(click here to download pdf version)
BYLAWS OF THE COSUMNES REPUBLICAN ASSEMBLY
Adopted August 17, 2009
ARTICLE I
Name
The name of the organization shall be the COSUMNES REPUBLICAN ASSEMBLY, a chartered unit of the California Republican Assembly, a nonprofit California corporation, here in referred to as the “CRA”.
ARTICLE II
Powers
The powers of this organization shall be to direct, manage, supervise, and control its business, property, and funds to carry out its objectives.
ARTICLE III
Objectives
The objectives for which this organization is formed are:
SECTION 1. To develop an intelligent, aggressive, and serviceable Republican organization within the area specified in ARTICLE IV.
SECTION 2. To foster and develop interest in and appreciation for the ideals of self-government.
SECTION 3. To encourage and persuade all citizens to register and vote to support the policies and candidates of the Republican Party.
SECTION 4. To gather and disseminate accurate information concerning proposed measures and candidates.
SECTION 5. To select, endorse, and support members of this organization and other outstanding Republicans for public office at both the primary and general elections.
SECTION 6. To conceive, develop, and support measures for the improvement of government and to promote public forums to serve in the public interest.
ARTICLE IV
Jurisdiction
The jurisdiction of the Cosumnes Republican Assembly shall be, as now established or hereafter created, the Cosumnes Community Services District, including the cities of Elk Grove and Galt; the Delta region of Sacramento County south of Freeport and west of Interstate 5, including the city of Isleton; and the Herald and Wilton Fire Protection Districts.
ARTICLE V
Membership
SECTION 1. The classification of memberships in this organization shall be regular members and honorary members.
SECTION 2. Members of this organization shall be those American citizens of good moral character who are registered with the Republican Party and have paid the appropriate unit dues.

**Task input**.
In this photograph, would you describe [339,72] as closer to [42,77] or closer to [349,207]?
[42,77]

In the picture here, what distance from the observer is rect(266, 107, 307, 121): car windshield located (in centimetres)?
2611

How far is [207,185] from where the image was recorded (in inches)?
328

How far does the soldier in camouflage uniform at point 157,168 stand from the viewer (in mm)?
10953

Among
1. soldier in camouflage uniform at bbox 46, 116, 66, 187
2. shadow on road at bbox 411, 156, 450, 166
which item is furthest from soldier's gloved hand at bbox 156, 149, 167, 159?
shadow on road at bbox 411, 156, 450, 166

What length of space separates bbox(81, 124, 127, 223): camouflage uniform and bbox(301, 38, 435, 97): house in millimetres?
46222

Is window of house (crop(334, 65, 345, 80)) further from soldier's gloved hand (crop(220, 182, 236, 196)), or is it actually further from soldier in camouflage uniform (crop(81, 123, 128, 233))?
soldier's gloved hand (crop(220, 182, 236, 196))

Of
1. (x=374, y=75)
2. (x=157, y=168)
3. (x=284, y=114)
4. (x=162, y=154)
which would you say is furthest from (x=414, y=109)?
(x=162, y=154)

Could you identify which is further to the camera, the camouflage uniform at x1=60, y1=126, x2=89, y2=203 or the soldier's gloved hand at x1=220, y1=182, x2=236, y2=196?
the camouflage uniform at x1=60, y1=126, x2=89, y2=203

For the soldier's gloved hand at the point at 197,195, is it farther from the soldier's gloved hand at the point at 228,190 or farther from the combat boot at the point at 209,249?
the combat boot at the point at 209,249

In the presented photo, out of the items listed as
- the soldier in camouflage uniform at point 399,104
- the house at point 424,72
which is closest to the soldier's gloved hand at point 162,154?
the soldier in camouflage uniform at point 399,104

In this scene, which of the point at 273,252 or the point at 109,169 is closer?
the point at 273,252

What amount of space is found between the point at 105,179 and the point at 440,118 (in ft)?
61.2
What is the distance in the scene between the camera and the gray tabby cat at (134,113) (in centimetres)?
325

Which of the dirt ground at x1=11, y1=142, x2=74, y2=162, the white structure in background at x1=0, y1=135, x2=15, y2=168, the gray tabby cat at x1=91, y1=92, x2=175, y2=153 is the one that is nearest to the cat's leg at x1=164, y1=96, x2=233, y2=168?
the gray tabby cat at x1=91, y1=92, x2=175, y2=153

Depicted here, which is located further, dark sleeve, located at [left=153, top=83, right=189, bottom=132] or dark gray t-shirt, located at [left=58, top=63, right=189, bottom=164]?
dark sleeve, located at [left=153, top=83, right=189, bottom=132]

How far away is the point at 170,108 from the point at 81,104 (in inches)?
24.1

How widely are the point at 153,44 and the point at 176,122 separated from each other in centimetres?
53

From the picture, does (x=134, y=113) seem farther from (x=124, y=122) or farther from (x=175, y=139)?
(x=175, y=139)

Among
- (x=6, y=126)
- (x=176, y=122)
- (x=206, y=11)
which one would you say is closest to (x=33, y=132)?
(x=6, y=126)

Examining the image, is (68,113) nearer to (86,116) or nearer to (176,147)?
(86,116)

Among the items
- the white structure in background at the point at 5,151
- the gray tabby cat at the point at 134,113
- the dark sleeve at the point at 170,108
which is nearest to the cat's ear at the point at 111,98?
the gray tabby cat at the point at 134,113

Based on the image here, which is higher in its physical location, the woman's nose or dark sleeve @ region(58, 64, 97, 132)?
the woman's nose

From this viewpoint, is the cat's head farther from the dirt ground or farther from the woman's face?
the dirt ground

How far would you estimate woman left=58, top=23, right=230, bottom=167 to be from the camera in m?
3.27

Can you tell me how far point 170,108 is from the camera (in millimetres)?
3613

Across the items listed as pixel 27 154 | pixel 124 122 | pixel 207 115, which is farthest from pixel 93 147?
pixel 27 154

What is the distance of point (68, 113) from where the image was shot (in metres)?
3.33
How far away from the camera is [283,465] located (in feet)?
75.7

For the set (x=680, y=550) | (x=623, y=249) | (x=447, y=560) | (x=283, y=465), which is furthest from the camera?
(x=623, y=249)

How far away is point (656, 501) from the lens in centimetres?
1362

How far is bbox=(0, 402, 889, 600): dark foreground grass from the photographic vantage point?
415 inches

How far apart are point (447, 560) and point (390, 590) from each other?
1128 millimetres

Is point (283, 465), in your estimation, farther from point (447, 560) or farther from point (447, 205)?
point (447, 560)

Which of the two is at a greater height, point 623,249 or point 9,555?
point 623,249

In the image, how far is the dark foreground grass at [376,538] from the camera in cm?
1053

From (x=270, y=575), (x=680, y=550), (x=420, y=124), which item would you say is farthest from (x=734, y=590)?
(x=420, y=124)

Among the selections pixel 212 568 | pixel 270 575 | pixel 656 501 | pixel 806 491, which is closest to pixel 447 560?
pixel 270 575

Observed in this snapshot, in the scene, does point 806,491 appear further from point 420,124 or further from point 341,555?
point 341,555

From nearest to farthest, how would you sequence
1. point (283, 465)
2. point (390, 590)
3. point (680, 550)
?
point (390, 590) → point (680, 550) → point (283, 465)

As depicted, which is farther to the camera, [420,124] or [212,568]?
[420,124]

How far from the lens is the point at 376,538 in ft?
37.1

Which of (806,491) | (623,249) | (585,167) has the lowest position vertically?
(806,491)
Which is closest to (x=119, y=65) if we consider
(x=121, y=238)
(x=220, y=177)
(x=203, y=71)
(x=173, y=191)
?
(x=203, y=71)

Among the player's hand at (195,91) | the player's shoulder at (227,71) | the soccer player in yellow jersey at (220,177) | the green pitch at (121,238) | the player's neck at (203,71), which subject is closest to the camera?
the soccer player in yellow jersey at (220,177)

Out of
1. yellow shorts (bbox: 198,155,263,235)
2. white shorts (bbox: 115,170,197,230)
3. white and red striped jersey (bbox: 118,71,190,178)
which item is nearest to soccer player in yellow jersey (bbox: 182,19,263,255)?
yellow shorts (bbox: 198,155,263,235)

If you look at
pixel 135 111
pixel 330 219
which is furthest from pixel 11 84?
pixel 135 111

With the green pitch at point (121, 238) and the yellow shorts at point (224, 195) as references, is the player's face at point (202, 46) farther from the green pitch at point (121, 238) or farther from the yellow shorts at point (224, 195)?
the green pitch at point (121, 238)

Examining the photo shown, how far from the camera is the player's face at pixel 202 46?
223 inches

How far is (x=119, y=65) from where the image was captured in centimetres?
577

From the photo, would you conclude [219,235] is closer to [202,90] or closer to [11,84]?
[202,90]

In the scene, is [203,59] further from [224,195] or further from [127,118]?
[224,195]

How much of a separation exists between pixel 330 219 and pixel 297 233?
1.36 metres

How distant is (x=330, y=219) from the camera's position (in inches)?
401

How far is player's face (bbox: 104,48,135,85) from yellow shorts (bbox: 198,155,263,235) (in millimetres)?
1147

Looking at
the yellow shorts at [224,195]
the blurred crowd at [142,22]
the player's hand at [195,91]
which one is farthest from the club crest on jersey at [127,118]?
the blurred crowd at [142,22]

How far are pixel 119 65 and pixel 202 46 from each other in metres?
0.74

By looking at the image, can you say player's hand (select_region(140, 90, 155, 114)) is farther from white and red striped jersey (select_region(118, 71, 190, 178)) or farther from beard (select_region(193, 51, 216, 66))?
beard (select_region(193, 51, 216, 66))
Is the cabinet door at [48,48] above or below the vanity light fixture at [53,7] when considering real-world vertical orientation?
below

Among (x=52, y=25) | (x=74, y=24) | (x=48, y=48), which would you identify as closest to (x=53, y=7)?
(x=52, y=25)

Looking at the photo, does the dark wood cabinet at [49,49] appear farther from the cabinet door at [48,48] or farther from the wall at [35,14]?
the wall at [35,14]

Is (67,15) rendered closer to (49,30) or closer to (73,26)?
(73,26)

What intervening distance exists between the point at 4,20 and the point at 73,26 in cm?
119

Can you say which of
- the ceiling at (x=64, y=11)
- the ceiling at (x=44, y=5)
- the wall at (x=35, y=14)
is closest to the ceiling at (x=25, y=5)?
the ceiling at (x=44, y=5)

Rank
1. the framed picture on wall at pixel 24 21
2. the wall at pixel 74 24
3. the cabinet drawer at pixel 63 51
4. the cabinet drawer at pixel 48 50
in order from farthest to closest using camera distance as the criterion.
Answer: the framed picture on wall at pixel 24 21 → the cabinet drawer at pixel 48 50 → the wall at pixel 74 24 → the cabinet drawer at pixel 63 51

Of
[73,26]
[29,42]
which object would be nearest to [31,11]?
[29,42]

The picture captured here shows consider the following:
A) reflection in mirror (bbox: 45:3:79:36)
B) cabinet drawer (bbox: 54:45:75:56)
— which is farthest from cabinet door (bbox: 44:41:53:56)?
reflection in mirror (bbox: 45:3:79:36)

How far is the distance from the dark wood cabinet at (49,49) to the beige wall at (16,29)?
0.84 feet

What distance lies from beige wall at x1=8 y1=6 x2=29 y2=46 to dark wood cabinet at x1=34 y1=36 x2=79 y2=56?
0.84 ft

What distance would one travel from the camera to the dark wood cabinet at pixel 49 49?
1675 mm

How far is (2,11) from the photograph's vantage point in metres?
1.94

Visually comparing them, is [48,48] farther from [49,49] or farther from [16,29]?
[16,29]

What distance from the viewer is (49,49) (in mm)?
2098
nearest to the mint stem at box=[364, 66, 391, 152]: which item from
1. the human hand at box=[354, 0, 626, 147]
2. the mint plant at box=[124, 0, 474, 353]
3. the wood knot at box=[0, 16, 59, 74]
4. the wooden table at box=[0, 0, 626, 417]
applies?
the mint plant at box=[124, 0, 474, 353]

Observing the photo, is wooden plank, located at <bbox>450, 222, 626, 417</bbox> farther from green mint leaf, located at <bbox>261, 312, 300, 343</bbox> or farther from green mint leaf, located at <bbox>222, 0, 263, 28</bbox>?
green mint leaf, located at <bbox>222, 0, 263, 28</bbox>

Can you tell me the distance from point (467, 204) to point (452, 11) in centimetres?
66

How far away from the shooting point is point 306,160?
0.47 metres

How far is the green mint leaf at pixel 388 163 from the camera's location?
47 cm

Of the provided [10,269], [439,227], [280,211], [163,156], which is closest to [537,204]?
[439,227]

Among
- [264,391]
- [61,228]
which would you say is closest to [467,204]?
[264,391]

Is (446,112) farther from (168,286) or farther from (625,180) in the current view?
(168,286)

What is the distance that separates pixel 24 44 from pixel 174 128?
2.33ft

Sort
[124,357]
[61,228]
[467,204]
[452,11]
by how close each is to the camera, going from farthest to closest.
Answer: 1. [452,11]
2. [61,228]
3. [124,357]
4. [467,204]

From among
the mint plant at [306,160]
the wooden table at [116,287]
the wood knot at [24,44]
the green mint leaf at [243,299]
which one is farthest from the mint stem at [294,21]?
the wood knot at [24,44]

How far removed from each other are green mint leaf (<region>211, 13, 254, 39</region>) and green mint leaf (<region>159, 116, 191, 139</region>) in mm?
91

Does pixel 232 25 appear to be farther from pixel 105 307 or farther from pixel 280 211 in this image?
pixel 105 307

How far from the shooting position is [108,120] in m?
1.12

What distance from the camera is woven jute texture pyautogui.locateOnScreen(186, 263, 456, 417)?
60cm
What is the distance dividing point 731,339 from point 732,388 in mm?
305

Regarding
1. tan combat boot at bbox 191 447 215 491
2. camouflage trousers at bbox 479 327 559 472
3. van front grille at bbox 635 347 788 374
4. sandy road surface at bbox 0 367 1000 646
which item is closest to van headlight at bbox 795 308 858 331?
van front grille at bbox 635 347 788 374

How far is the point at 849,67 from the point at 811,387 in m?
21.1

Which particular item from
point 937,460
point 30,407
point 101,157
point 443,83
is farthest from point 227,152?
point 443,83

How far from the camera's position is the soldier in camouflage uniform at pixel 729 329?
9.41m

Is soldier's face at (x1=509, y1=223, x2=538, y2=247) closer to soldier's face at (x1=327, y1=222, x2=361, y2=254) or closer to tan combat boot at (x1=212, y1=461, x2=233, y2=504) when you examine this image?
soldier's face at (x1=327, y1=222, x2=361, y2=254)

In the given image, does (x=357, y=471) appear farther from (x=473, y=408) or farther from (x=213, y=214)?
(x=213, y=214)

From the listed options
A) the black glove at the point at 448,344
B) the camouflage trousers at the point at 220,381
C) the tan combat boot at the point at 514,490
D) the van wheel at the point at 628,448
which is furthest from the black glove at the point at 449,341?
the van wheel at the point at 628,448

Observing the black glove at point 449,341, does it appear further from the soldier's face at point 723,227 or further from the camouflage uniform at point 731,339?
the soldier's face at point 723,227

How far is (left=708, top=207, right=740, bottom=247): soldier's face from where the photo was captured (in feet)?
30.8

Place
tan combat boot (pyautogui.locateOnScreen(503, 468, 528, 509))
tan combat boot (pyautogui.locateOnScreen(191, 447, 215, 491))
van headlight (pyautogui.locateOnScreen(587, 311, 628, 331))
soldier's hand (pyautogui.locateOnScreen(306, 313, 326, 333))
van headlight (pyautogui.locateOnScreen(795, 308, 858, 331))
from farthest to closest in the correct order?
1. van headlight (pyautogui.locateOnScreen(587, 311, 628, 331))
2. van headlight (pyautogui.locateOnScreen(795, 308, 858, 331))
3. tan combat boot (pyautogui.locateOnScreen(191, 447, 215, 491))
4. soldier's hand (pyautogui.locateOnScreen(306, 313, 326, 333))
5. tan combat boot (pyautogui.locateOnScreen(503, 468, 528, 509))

**Task instructions**.
**1)** Count the lines of the records that contain the word "beige", treating uppercase and lowercase as different, and give only that number.
**2)** Continue the Cosumnes Republican Assembly bylaws from the point where they stop.

**Responses to the exercise**.
**1)** 2

**2)**
SECTION 3. Honorary members shall be those registered Republicans who, by two-thirds vote of the Board of Directors of this Assembly, are elected to honorary membership in this organization.
SECTION 4. All records of this organization shall be kept by the appropriate officers of this Assembly.
SECTION 5. Any member may be suspended or expelled from membership by a three-fourths (3/4) vote of the Board of Directors, provided that such member shall receive thirty days notice of such contemplated action and shall be entitled to be heard before action is taken. The action of the Board may be appealed to the general membership.
SECTION 6. If membership dues remain unpaid for a period of sixty (60) days after written notice by the Secretary of such delinquency and of intention to declare such a forfeiture of membership if same be not paid, such membership shall ipso facto terminate, and such member shall cease to be in good standing until he may be reinstated by the Board of Directors.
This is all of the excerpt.